Given exercise:
Rewrite the items below with every instance of "dark curly hair" changed to "black curly hair", leaving everything else untouched.

Items stored in a collection:
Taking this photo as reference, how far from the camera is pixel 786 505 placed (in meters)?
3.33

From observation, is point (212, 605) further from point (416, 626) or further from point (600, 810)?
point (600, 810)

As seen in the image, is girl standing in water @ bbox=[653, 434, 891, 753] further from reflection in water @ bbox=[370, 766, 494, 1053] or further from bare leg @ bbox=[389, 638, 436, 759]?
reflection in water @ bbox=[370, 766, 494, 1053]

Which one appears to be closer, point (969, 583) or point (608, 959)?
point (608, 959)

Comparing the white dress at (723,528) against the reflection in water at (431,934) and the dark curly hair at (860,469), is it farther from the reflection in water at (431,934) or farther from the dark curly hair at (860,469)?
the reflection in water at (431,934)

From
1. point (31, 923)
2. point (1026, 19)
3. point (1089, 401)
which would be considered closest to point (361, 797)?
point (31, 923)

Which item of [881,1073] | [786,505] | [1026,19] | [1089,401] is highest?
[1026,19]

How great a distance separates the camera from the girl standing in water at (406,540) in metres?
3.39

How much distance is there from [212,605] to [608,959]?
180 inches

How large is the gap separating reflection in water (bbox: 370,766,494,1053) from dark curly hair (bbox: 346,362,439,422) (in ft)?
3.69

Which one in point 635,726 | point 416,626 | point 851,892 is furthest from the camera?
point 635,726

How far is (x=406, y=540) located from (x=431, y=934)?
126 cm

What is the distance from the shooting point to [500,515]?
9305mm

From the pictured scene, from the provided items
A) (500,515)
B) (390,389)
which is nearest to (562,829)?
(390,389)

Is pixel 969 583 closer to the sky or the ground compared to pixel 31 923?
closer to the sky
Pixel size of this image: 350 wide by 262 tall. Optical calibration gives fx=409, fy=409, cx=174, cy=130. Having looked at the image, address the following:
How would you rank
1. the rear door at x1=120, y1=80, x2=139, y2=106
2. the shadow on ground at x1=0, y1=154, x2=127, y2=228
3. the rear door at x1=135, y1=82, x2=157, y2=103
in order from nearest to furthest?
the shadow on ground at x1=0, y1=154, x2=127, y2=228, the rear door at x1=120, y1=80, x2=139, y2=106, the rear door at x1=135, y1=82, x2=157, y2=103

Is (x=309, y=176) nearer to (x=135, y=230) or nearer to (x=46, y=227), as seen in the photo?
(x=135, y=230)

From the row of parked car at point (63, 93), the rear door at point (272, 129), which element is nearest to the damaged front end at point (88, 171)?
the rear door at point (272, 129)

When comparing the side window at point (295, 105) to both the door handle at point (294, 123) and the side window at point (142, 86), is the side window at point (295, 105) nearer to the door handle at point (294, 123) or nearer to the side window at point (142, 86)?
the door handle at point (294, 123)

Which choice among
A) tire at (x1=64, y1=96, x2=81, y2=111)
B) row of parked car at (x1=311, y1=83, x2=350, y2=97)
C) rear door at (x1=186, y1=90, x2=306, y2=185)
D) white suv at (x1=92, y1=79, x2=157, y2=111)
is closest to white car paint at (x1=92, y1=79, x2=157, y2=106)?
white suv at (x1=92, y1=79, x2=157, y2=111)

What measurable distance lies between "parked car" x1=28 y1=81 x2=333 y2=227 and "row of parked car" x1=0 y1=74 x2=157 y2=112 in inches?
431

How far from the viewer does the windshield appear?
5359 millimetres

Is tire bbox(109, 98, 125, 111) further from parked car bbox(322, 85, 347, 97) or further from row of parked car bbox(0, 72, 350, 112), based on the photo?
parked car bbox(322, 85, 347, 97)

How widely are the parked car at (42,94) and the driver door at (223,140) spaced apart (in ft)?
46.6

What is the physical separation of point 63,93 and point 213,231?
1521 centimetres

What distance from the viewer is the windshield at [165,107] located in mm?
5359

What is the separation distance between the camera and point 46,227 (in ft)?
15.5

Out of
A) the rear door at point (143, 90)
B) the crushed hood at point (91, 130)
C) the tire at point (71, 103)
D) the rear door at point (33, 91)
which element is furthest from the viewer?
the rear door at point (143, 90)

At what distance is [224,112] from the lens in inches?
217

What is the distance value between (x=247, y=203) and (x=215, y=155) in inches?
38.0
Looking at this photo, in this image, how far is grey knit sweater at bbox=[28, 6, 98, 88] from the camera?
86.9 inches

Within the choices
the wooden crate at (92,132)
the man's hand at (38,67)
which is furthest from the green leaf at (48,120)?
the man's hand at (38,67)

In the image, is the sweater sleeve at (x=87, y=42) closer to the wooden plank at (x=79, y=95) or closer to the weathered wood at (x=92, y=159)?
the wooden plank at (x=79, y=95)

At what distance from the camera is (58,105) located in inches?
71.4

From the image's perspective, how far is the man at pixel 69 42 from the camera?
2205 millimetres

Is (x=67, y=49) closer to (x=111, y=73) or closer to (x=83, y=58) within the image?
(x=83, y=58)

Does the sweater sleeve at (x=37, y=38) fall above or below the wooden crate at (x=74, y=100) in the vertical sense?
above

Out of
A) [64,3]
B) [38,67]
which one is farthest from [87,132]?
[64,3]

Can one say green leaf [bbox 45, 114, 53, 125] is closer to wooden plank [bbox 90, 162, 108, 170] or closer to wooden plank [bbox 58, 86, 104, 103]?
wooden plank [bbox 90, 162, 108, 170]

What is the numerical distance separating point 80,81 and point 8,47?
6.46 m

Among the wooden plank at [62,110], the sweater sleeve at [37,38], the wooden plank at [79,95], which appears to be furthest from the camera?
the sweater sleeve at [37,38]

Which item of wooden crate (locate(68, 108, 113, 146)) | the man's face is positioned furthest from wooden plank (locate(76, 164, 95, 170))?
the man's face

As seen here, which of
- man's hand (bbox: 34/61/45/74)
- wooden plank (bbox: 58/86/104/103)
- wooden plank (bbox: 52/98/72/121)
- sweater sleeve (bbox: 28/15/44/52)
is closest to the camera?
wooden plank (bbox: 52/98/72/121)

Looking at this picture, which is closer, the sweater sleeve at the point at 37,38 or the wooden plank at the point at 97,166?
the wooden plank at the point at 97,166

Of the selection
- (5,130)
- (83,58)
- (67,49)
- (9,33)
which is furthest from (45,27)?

Full solution:
Taking this photo as reference, how far from the camera is pixel 786 505 placed (in meters)?
3.33

From observation, is point (212, 605) further from point (416, 626) or further from point (600, 810)?
point (600, 810)

As seen in the image, is girl standing in water @ bbox=[653, 434, 891, 753] further from reflection in water @ bbox=[370, 766, 494, 1053] or further from bare leg @ bbox=[389, 638, 436, 759]?
reflection in water @ bbox=[370, 766, 494, 1053]

Which one appears to be closer, point (969, 583) or point (608, 959)?
point (608, 959)

Comparing the white dress at (723,528) against the reflection in water at (431,934) and the black curly hair at (860,469), is it farther from the reflection in water at (431,934) or farther from the black curly hair at (860,469)?
the reflection in water at (431,934)

From
1. point (31, 923)
2. point (1026, 19)
3. point (1089, 401)
which would be considered closest to point (361, 797)?
point (31, 923)

Which item of [881,1073] | [786,505] | [1026,19] | [1089,401] is highest?
[1026,19]

How great a distance separates the camera from the girl standing in water at (406,540) in metres?
3.39

How much distance is there from [212,605] to [608,959]?
180 inches

How large is the gap separating reflection in water (bbox: 370,766,494,1053) from black curly hair (bbox: 346,362,439,422) (in ft)?
3.69

Which one in point 635,726 | point 416,626 | point 851,892 is furthest from the camera?
point 635,726

How far is (x=406, y=540) located from (x=431, y=934)?
126 cm

What is the distance from the shooting point to [500,515]?
9305mm

From the pictured scene, from the provided items
A) (500,515)
B) (390,389)
which is nearest to (562,829)?
(390,389)

Is pixel 969 583 closer to the sky or the ground compared to pixel 31 923?
closer to the sky
Pixel size of this image: 350 wide by 262 tall. Optical calibration gives fx=409, fy=409, cx=174, cy=130. Having looked at the image, address the following:
How would you rank
1. the rear door at x1=120, y1=80, x2=139, y2=106
2. the shadow on ground at x1=0, y1=154, x2=127, y2=228
3. the rear door at x1=135, y1=82, x2=157, y2=103
in order from nearest to furthest?
the shadow on ground at x1=0, y1=154, x2=127, y2=228, the rear door at x1=120, y1=80, x2=139, y2=106, the rear door at x1=135, y1=82, x2=157, y2=103

Is (x=309, y=176) nearer to (x=135, y=230) or nearer to (x=46, y=227), as seen in the photo?
(x=135, y=230)

From the row of parked car at point (63, 93), the rear door at point (272, 129), which element is nearest to the damaged front end at point (88, 171)?
the rear door at point (272, 129)

When comparing the side window at point (295, 105) to both the door handle at point (294, 123) and the side window at point (142, 86), is the side window at point (295, 105) nearer to the door handle at point (294, 123) or nearer to the side window at point (142, 86)?
the door handle at point (294, 123)

Which choice among
A) tire at (x1=64, y1=96, x2=81, y2=111)
B) row of parked car at (x1=311, y1=83, x2=350, y2=97)
C) rear door at (x1=186, y1=90, x2=306, y2=185)
D) white suv at (x1=92, y1=79, x2=157, y2=111)
is closest to white car paint at (x1=92, y1=79, x2=157, y2=106)?
white suv at (x1=92, y1=79, x2=157, y2=111)

What measurable distance lies between "parked car" x1=28 y1=81 x2=333 y2=227 and "row of parked car" x1=0 y1=74 x2=157 y2=112 in inches?
431

How far from the viewer does the windshield appear?
5359 millimetres

Is tire bbox(109, 98, 125, 111) further from parked car bbox(322, 85, 347, 97) or further from row of parked car bbox(0, 72, 350, 112), based on the photo?
parked car bbox(322, 85, 347, 97)

How widely are the parked car at (42,94) and the driver door at (223,140) spaced apart (in ft)?
46.6

What is the physical separation of point 63,93 and point 213,231?
1521 centimetres

What distance from the viewer is the windshield at [165,107] located in mm?
5359

What is the separation distance between the camera and point 46,227 (in ft)?
15.5

Out of
A) the rear door at point (143, 90)
B) the crushed hood at point (91, 130)
C) the tire at point (71, 103)
D) the rear door at point (33, 91)
which element is furthest from the viewer?
the rear door at point (143, 90)

At what distance is [224,112] from the lens in inches?
217

What is the distance value between (x=247, y=203) and (x=215, y=155) in inches?
38.0
Looking at this photo, in this image, how far is grey knit sweater at bbox=[28, 6, 98, 88] from the camera?
86.9 inches

Within the choices
the wooden crate at (92,132)
the man's hand at (38,67)
which is furthest from the green leaf at (48,120)?
the man's hand at (38,67)

In the image, is the sweater sleeve at (x=87, y=42) closer to the wooden plank at (x=79, y=95) or closer to the weathered wood at (x=92, y=159)?
the wooden plank at (x=79, y=95)

At what distance from the camera is (58,105) located in inches?
71.4

From the image's perspective, how far is the man at pixel 69 42 from the camera?
2205 millimetres

Is (x=67, y=49) closer to (x=111, y=73) or closer to (x=83, y=58) within the image?
(x=83, y=58)

Does the sweater sleeve at (x=37, y=38) fall above or below the wooden crate at (x=74, y=100) in the vertical sense?
above

Out of
A) [64,3]
B) [38,67]
which one is farthest from [87,132]?
[64,3]

Can one say green leaf [bbox 45, 114, 53, 125] is closer to wooden plank [bbox 90, 162, 108, 170] or closer to wooden plank [bbox 58, 86, 104, 103]?
wooden plank [bbox 90, 162, 108, 170]

What is the numerical distance separating point 80,81 and point 8,47?
6.46 m

Among the wooden plank at [62,110], the sweater sleeve at [37,38], the wooden plank at [79,95], which appears to be furthest from the camera?
the sweater sleeve at [37,38]

Which item of wooden crate (locate(68, 108, 113, 146)) | the man's face is positioned furthest from wooden plank (locate(76, 164, 95, 170))?
the man's face

As seen here, which of
- man's hand (bbox: 34/61/45/74)
- wooden plank (bbox: 58/86/104/103)
- wooden plank (bbox: 52/98/72/121)
- sweater sleeve (bbox: 28/15/44/52)
is closest to the camera?
wooden plank (bbox: 52/98/72/121)

Looking at this picture, which is closer, the sweater sleeve at the point at 37,38 or the wooden plank at the point at 97,166?
the wooden plank at the point at 97,166

Of the selection
- (5,130)
- (83,58)
- (67,49)
- (9,33)
which is furthest from (45,27)?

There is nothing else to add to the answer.